幕間 モルス国のとある小さな家庭の会話
とある小さなダークエルフの家の、ごくごく普通の会話。
「......ねえねえお母さん、人間ってどんな生き物なの?」
「お母さんは知ってるんでしょう?人間がいた時のこと。」
「ええ、知ってるわよ。でも人間は、お母さんが子供の時にはもうとっくに少なくなっていたわ。ただその頃はまだ、街はずれの森にいけば小さな集落があったものよ。」
「でも女王陛下が、人間をみんな殺してしまったのでしょう?」
「そうね。女王陛下が即位なさったのが、お母さんが生まれる五十年前だったかしら。女王陛下は人間を見つけたら、差し出すようにとおっしゃったの。お母さんも何度か、女王陛下に人間の集落をお教えしてご褒美をいただいたのよ。」
「何で女王陛下は人間を殺してしまったの?」
「人間は狡猾で、傲慢で、強欲で、残虐な生き物なのよ。
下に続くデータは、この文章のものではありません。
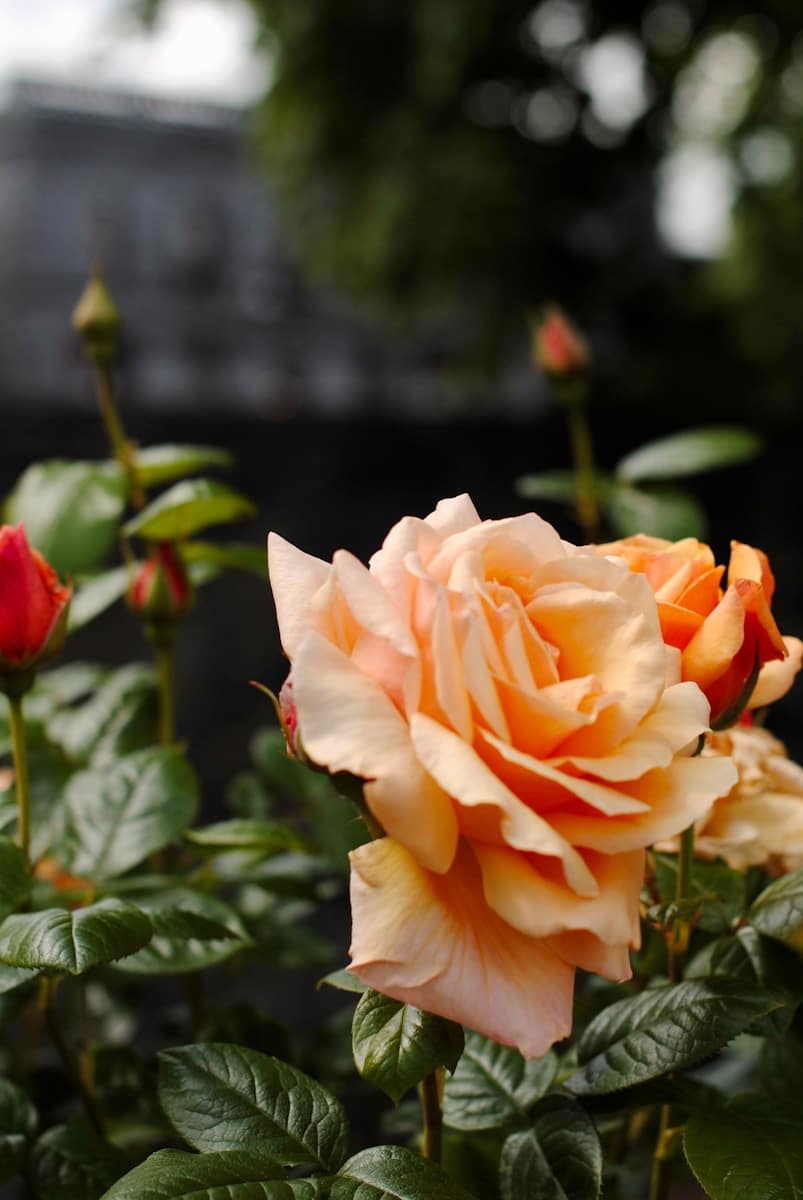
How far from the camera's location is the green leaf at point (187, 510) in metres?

大した魔力も持っていないくせに、自分達以外の種族をとことん傷つけたり、慰み者にしたり、おもちゃにしたり、たくさんひどいことをしたの。だから女王陛下は、人間を絶滅させようとしたのだと思うわ。」
「メリバ女王陛下以外にも、ローシュの女王とかいろんな国が人間を嫌っているよね。でも、レイナ・アヴェーグル宰相は人間でしょ?なんでメリバ女王陛下はアヴェーグル宰相を殺さないの?」
「なぜかしらね。それはお母さんにもわからないわ。でもアヴェーグル宰相がこの近辺の国では最後の人間だというから、殺すのが惜しくなったのかもしれないわね。」
「たしか他にも、東の果ての国や北の果ての国にも、人間がいるらしいって聞いたよ。」
「そうね。でも彼らもいずれ死んでしまうでしょう。女王陛下はアヴェーグル宰相を嫁がせようとはお思いにならないでしょうし。なにより、ああなってしまったからね...。」
「人間はもう、滅んでしまうんだね。」
「――でもきっと、人間の崇める神様はお喜びにならないでしょうね。きっと、”世界の終わり”が、人間がいなくなる事だと信じてやまなかったでしょうから。」